Grande-Bretagne

Le nouveau leader du Labour déterminé à éradiquer l'antisémitisme au sein de son parti

Vendredi 10 avril 2020 par Nicolas Zomersztajn

Dès l'annonce de son élection à la tête du Parti travailliste le 4 avril dernier, Keir Starmer s'est engagé à extirper le poison de l'antisémitisme qui s’est répandu au sein du Labour durant la présidence de Jeremy Corbyn.

 

« Nous devons envisager l’avenir avec honnêteté. L’antisémitisme a entaché notre parti. J’ai pu observer le chagrin de nombreuses communautés juives. Au nom du Parti travailliste, je m'en excuse », a déclaré Keir Starmer dans une allocution télévisée. « Je vais m’attaquer à ce poison par la racine et je n’évaluerai le succès de cette éradication que par le retour de nos membres juifs et de tous ceux qui estimaient ne plus pouvoir nous soutenir ».

L'élection de Keir Starmer à la tête du parti permet donc au parti travailliste de tourner enfin la page de l'antisémitisme qui a ravagé ce parti depuis l’arrivée de Jeremy Corbyn à sa tête.

Les dirigeants de la communauté juive britannique ont salué les déclarations de Keir Starmer concernant sa détermination à lutter fermement contre l'antisémitisme au sein du Parti travailliste.

Une question se pose : Keir Starmer peut-il réussir ? Avant que le Parti travailliste, ou quiconque, puisse résoudre efficacement le problème, les Travaillistes doivent surtout mener une réflexion sur les mécanismes de l’antisémitisme contemporain.

Dans de nombreux cas, les membres travaillistes accusés d'avoir exprimé des idées antisémites ont été défendus en expliquant qu’ils n'étaient pas antisémites. C’est le refrain qui était systémiquement entonné concernant Jeremy Corbyn. « Il n’y a pas un os antisémite dans son corps », a déclaré un porte-parole du Parti travailliste en 2015. Répéter sans cesse que quelqu'un n'est pas antisémite alors que ses propos le sont, revient à évacuer le problème.

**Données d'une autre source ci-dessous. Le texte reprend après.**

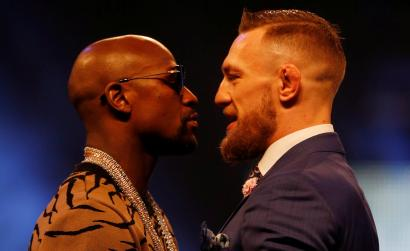 Boxing - Floyd Mayweather & Conor McGregor Press Conference - London, Britain - July 14, 2017 Floyd Mayweather and Conor McGregor during the press conference Action Images via Reuters/Paul Childs TPX IMAGES OF THE DAY - RTX3BIV5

« L'expulsion, bien que parfois nécessaire, ne sera jamais la solution miracle du problème », écrit dans une tribune du Guardian du 8 avril 2020 David Feldman, professeur d’histoire au Birkbeck College de l’Université de Londres et spécialiste de l’antisémitisme. « Vous pouvez expulser les antisémites, mais vous ne pouvez pas expulser l'antisémitisme. Bien que les antisémites puissent être éliminés, l’antisémitisme, qui traverse notre culture politique, ne le peut certainement pas ».

Ce qui importe donc en matière d’antisémitisme, ce ne sont pas les intentions mais les faits et les déclarations. Cela ne sert à rien de dire que tel ou untel n’est pas antisémite alors qu’il ne cesse de proclamer que les Juifs s'enrichissent aux dépens des autres, qu’ils nourrissent des projets de domination du monde au détriment des peuples les plus déshérités, ou qu’ils soutiennent un Etat nazifié qui commettrait un génocide à gaza.

Alors que le soutien à la cause palestinienne a été l’occasion pour certains militants du Labour de donner une tonalité antisémite à leur engagement, l’hostilité aux Juifs se nourrissait aussi d’antisémitisme économique associant les Juifs au capitalisme, qui à son tour recyclait des préjugés antisémites chrétiens en mêlant tout cela à des thèses conspirationnistes.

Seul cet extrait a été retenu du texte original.